**** AVAILABLE DATA
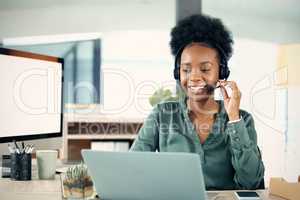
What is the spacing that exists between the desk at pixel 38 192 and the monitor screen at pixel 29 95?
22 cm

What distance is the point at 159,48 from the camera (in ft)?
9.32

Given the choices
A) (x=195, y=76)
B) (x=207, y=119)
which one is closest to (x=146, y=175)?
(x=207, y=119)

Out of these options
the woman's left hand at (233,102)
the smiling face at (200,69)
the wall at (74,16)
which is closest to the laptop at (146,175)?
the woman's left hand at (233,102)

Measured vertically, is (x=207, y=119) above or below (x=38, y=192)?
above

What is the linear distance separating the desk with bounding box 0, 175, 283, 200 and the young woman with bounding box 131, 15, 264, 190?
0.74 feet

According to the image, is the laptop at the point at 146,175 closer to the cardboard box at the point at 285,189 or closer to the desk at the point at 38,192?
the desk at the point at 38,192

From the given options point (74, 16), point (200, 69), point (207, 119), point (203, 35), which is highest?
point (74, 16)

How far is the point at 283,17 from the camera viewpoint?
282cm

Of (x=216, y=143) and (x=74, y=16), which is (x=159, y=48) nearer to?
(x=74, y=16)

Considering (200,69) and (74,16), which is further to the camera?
(74,16)

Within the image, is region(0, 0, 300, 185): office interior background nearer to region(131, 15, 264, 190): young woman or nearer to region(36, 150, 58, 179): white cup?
region(131, 15, 264, 190): young woman

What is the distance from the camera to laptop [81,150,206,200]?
43.1 inches

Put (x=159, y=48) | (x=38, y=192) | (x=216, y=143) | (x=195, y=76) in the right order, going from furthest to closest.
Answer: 1. (x=159, y=48)
2. (x=195, y=76)
3. (x=216, y=143)
4. (x=38, y=192)

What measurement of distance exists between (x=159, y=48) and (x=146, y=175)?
179cm
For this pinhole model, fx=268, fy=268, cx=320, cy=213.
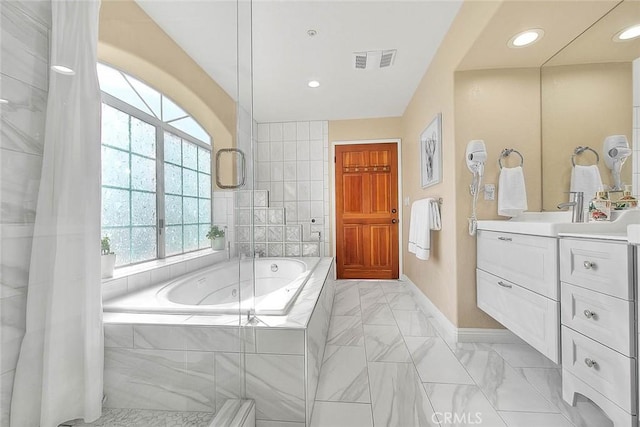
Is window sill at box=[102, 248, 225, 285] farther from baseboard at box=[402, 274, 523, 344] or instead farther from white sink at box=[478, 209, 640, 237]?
baseboard at box=[402, 274, 523, 344]

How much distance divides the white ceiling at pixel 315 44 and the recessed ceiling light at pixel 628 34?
825mm

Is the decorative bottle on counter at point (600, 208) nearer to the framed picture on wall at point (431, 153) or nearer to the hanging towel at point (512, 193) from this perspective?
the hanging towel at point (512, 193)

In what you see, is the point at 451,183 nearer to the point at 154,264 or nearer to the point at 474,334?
the point at 474,334

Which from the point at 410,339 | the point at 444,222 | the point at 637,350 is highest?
the point at 444,222

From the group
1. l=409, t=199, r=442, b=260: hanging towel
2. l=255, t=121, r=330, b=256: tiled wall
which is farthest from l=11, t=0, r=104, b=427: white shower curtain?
l=255, t=121, r=330, b=256: tiled wall

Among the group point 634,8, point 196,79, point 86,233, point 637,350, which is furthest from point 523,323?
point 196,79

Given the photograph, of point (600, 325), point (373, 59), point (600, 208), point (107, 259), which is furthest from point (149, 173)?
point (373, 59)

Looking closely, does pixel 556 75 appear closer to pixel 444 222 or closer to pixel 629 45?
pixel 629 45

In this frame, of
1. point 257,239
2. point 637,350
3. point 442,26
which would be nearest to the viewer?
point 637,350

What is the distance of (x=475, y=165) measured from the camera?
1.80 meters

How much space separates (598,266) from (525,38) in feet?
4.39

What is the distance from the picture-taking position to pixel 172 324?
1.05 metres

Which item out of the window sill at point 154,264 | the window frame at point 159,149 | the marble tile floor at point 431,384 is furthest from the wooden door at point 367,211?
the window frame at point 159,149

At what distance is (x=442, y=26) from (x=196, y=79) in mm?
1719
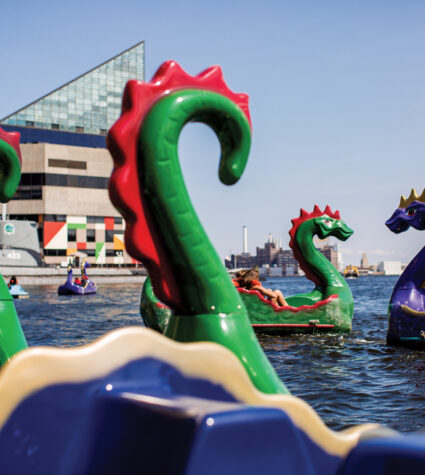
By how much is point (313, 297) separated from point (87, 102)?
53.6m

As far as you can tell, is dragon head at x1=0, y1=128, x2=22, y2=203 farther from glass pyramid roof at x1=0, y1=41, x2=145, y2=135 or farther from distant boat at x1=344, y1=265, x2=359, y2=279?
distant boat at x1=344, y1=265, x2=359, y2=279

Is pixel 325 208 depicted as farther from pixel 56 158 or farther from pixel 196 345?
pixel 56 158

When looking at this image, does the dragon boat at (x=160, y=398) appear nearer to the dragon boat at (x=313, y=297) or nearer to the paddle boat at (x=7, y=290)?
the paddle boat at (x=7, y=290)

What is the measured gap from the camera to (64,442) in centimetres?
185

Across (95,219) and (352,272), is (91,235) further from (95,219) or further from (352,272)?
(352,272)

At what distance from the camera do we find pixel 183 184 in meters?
2.73

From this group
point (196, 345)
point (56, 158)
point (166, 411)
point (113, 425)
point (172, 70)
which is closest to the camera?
point (166, 411)

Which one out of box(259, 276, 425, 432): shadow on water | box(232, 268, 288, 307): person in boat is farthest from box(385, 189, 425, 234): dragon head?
box(232, 268, 288, 307): person in boat

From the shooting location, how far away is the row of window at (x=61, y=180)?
52.1 meters

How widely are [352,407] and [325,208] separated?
6235 mm

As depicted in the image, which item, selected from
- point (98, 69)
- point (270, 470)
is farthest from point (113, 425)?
point (98, 69)

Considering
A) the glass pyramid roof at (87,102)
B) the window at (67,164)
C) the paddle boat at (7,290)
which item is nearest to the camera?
the paddle boat at (7,290)

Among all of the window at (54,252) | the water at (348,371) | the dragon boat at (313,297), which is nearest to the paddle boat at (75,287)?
the water at (348,371)

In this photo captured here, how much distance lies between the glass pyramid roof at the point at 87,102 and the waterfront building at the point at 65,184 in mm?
96
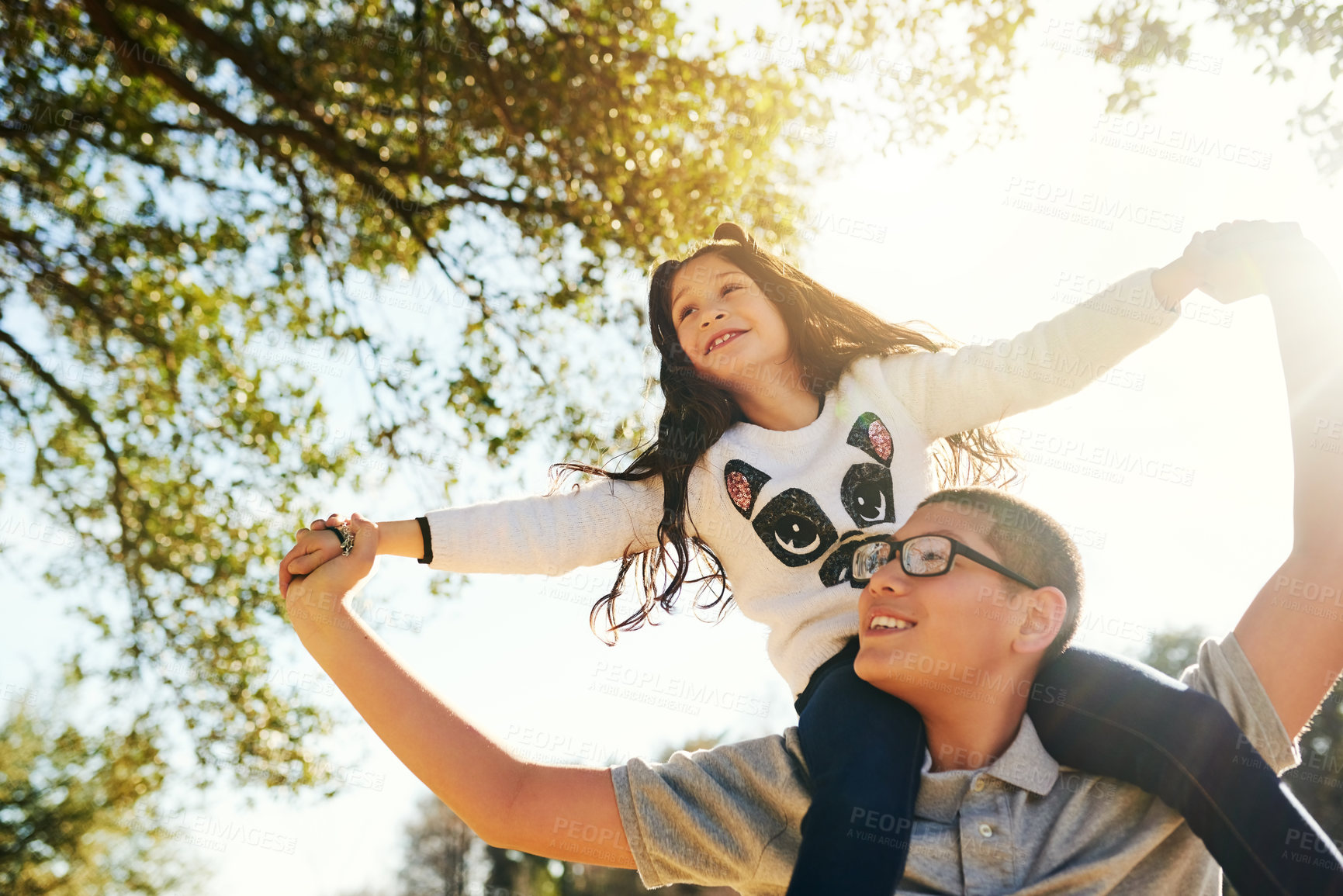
********
## TASK BRIEF
Please rewrite the records from their start through the line holding "43.1 inches", inclusive, with "laptop" changed to "notebook computer" and everything else kept the same. Omit the pictures from your answer.

## EXPECTED ANSWER
What is the spacing that exists between the desk at pixel 38 192 and the monitor screen at pixel 29 95?
22 cm

What distance is the point at 159,48 from the camera (in ft)?
9.32

Given the choices
A) (x=195, y=76)
B) (x=207, y=119)
which one is closest to (x=146, y=175)?
(x=207, y=119)

Out of these options
the woman's left hand at (233,102)
the smiling face at (200,69)
the wall at (74,16)
which is closest to the notebook computer at (146,175)?
the woman's left hand at (233,102)

Measured vertically, is (x=207, y=119) above or below (x=38, y=192)?
above

What is the linear distance separating the desk with bounding box 0, 175, 283, 200 and the young woman with bounding box 131, 15, 264, 190?
0.74 feet

According to the image, is the notebook computer at the point at 146,175 closer to the cardboard box at the point at 285,189 or closer to the desk at the point at 38,192?
the desk at the point at 38,192

From the given options point (74, 16), point (200, 69), point (207, 119), point (203, 35), which is highest?
point (74, 16)

How far is the point at 283,17 from the camera viewpoint?
282cm

Of (x=216, y=143) and (x=74, y=16), which is (x=159, y=48) nearer to?
(x=74, y=16)

Considering (200,69) and (74,16), which is further to the camera?
(74,16)

Within the image, is region(0, 0, 300, 185): office interior background nearer to region(131, 15, 264, 190): young woman or nearer to region(36, 150, 58, 179): white cup?
region(131, 15, 264, 190): young woman

What is the distance from the camera to notebook computer [81,150,206,200]?
43.1 inches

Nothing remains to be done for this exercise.